The Loveless, Katrhyn Bigelow & Monty Montgomery, U.S.A, 1981, 1 h 22

Dialogue évident avec les années 1950, du moins avec l’ère pré-Kennedy, puisqu’aucune année n’est précisée, le film se positionne dans l’héritage d’un genre qui en 1981 est déjà tombé en désuétude : l’Outlaw Biker Movie. Apparu dans les années 1950, avec « The Wild One » (Laslo Benedek, 1953), qui en demeure le plus éminent représentant, le genre devient avant tout l’apanage des séries B fauchées dans les années 1960.


Des noms comme Russ Meyer ou Roger Corman y sont d’ailleurs fortement attachés. Après « Easy Rider » (Dennis Hopper, 1969), le genre tombe en désuétude, même si quelques réminiscences telles qu’« Electra Glide in Blue » (James William Guercio, 1973) ou « Knightrider » (George A. Romero, 1981) apparaissent ici et là.


Le motard, le road trip, le rock’n’roll, toute une ambiance bien définie est captée dans ce premier film de Kathryn Biugelow, en coréalisation avec Marty Montgomery, dont c’est la seule réalisation. C’est toute l’idéalisation d’une ère qui est déployé visuellement à l’écran. Mais il suffit de gratter légèrement pour réaliser que ce que portent aux nues les conservateurs de l’époque (pour qui les années 1950 se traduisent comme une sorte d’Eden disparut) n’est qu’un vernis camouflant moults cadavres ambulants.


L’histoire s’avère très simple, un gang de motards se retrouve dans une petite bourgade du Sud des États-Unis.
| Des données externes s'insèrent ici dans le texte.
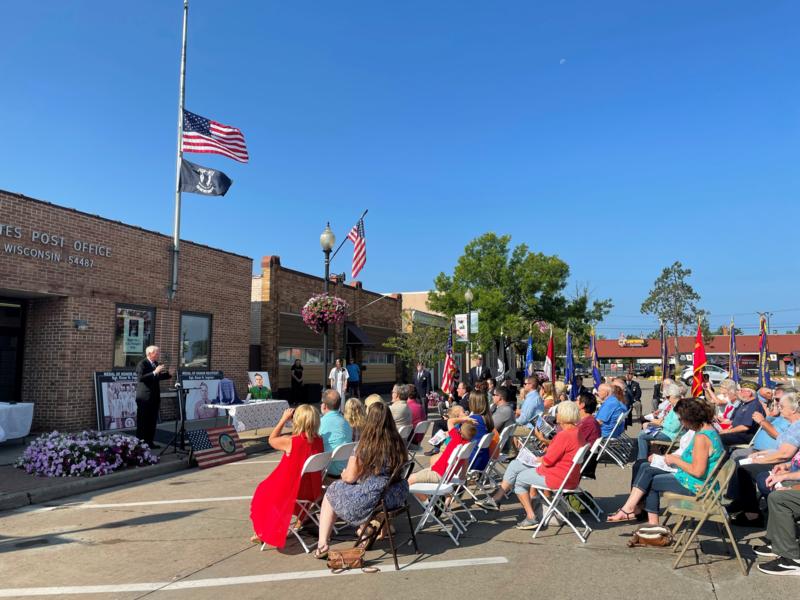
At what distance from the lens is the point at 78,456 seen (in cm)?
896

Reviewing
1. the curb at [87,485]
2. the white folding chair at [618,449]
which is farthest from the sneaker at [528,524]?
the curb at [87,485]

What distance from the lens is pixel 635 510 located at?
647 centimetres

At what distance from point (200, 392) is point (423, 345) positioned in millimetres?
13748

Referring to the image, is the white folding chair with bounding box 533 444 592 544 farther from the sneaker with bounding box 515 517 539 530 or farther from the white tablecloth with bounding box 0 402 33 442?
the white tablecloth with bounding box 0 402 33 442

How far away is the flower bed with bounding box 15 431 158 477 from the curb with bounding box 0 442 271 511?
23cm

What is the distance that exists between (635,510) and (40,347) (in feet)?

Ils veulent rejoindre Daytona pour y assister aux courses de motos, mais une panne les fait rester quelques jours, sous le regard inquiet des habitants du coin. Le film s’intéresse alors à Vance (premier rôle principal de Willem Dafoe), un voyou présenté comme un violeur et un voleur, dès son introduction dans les premières minutes du récit. Le gang estalors confronté aux misères d’un patelin, utilisé ici en vitrine d’un portrait sulfureux d’une Amérique peu reluisante.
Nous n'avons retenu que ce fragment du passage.